Only the lines from the one containing "class: Mammalia" to the end of the records belong in the output; print them exactly.

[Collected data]
---

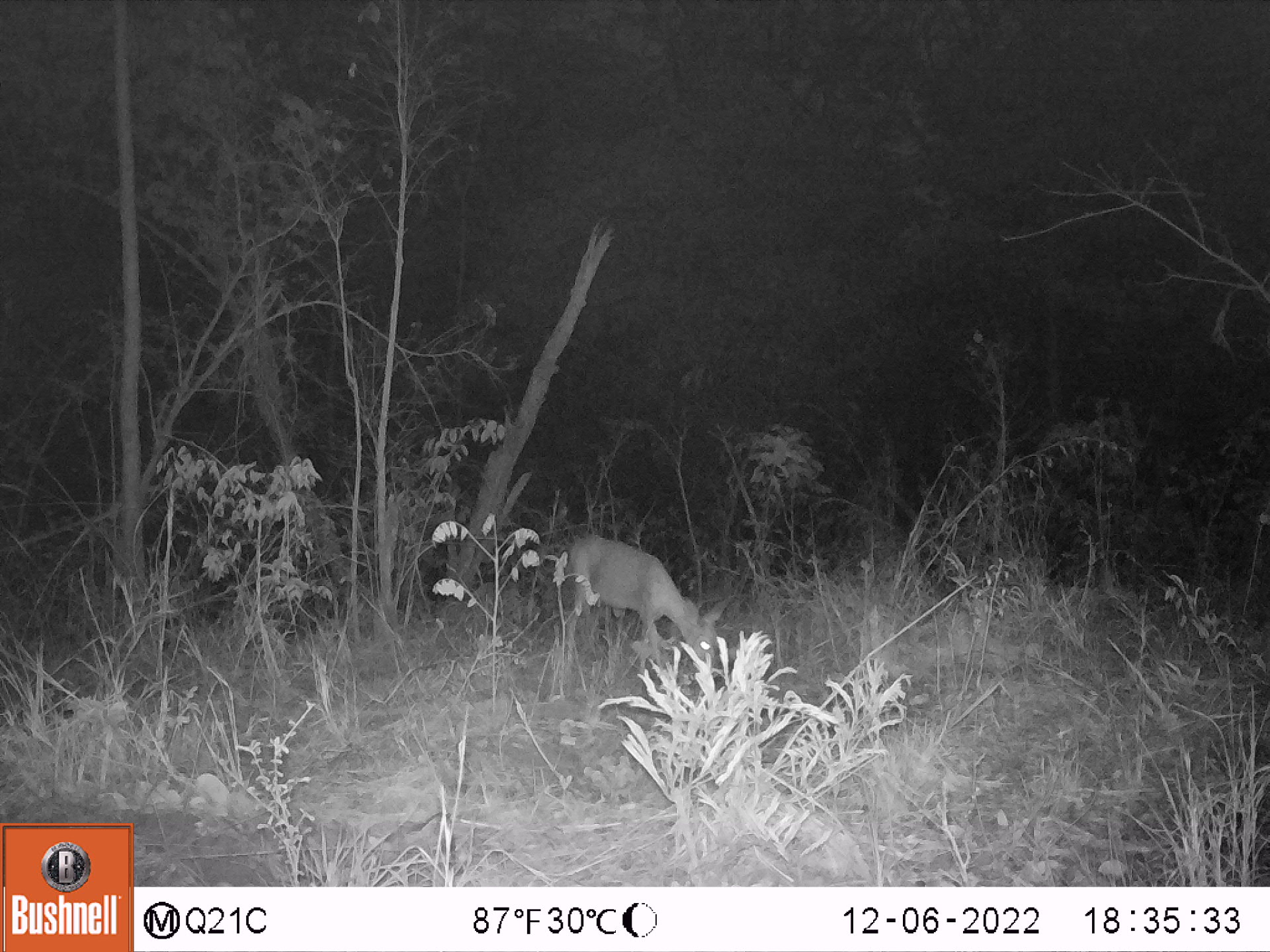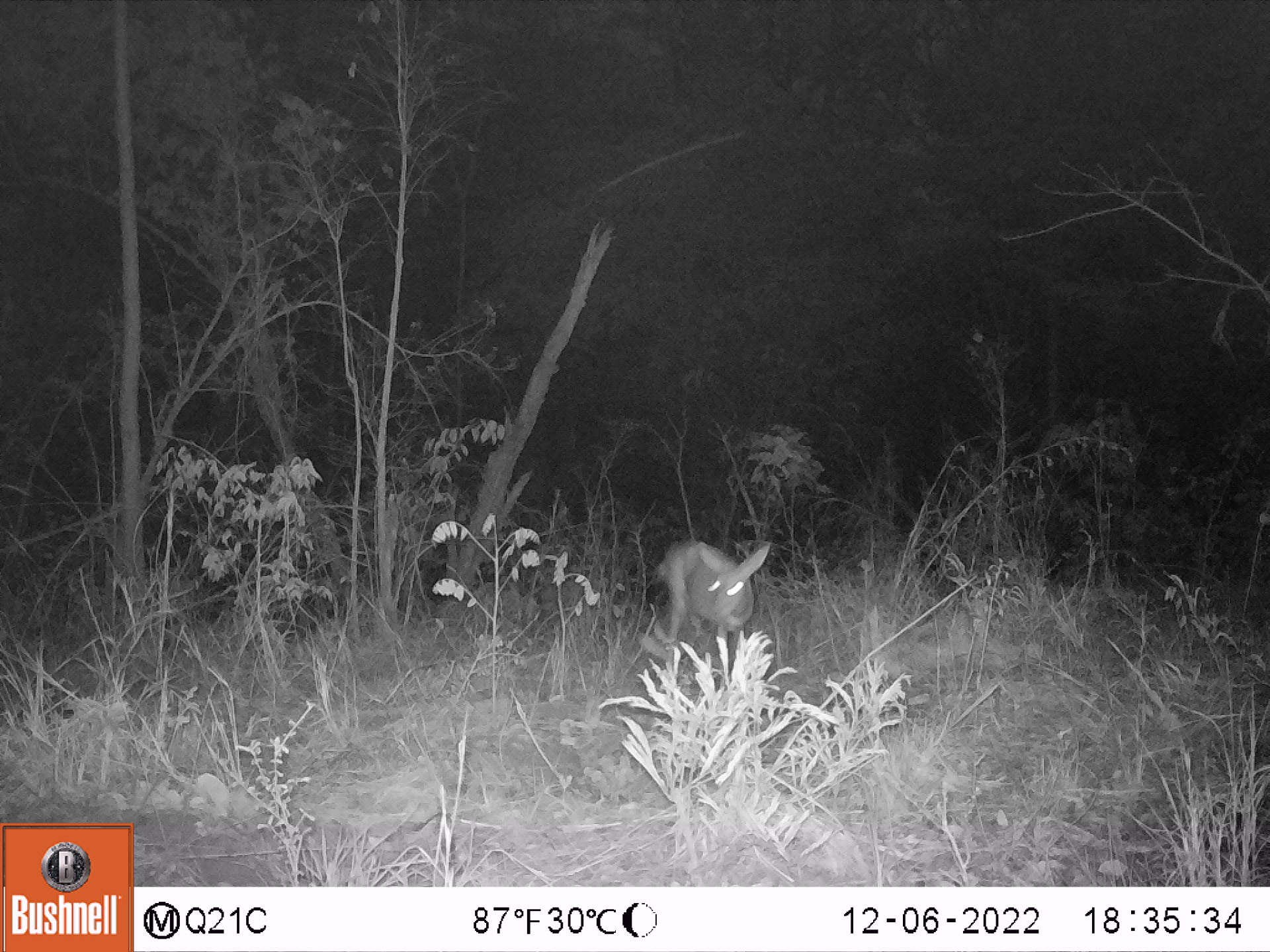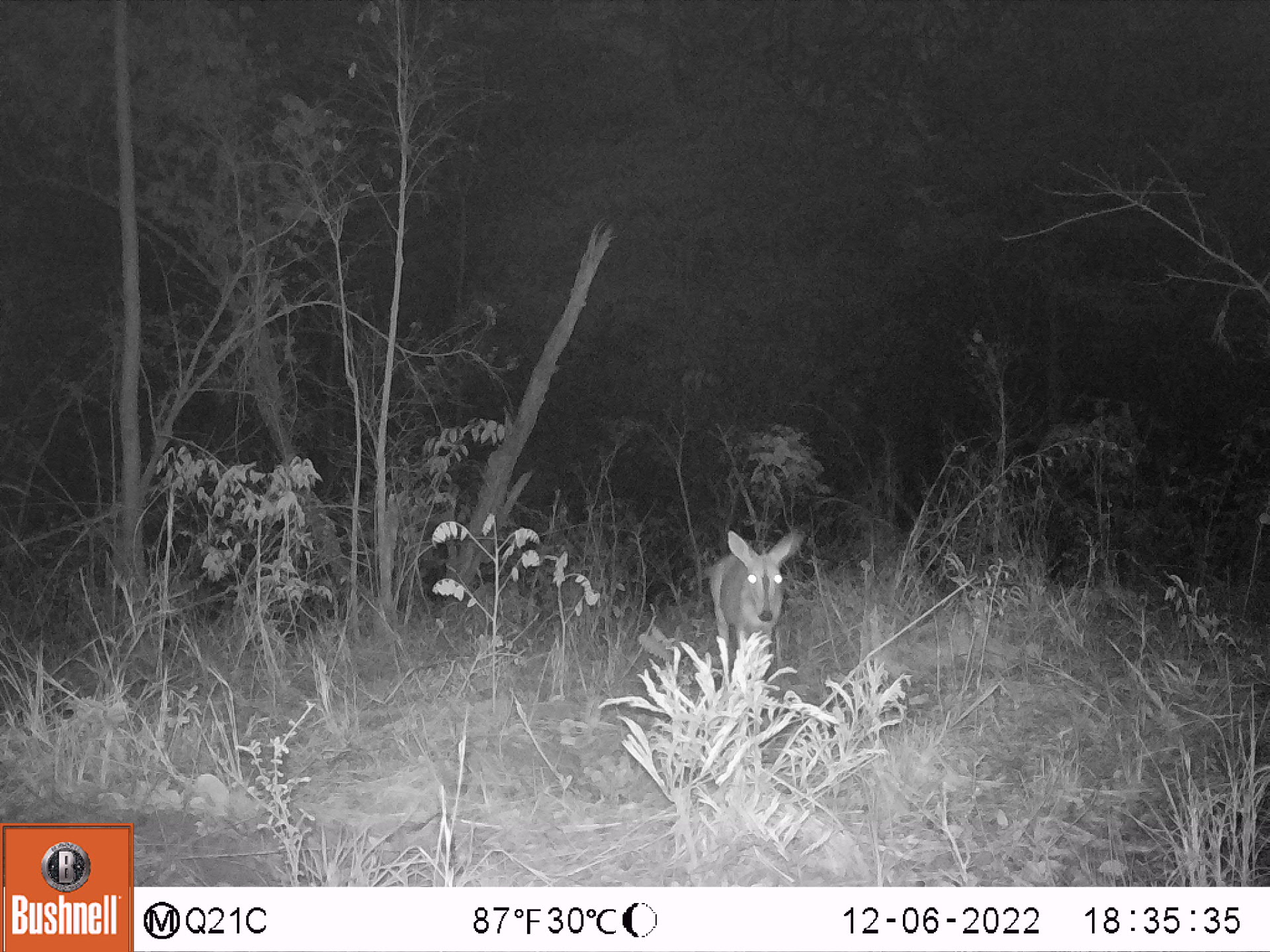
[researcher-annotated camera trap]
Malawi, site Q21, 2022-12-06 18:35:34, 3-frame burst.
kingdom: Animalia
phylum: Chordata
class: Mammalia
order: Artiodactyla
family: Bovidae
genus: Sylvicapra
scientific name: Sylvicapra grimmia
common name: common duiker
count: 1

---

■ Response to the task ■
class: Mammalia
order: Artiodactyla
family: Bovidae
genus: Sylvicapra
scientific name: Sylvicapra grimmia
common name: common duiker
count: 1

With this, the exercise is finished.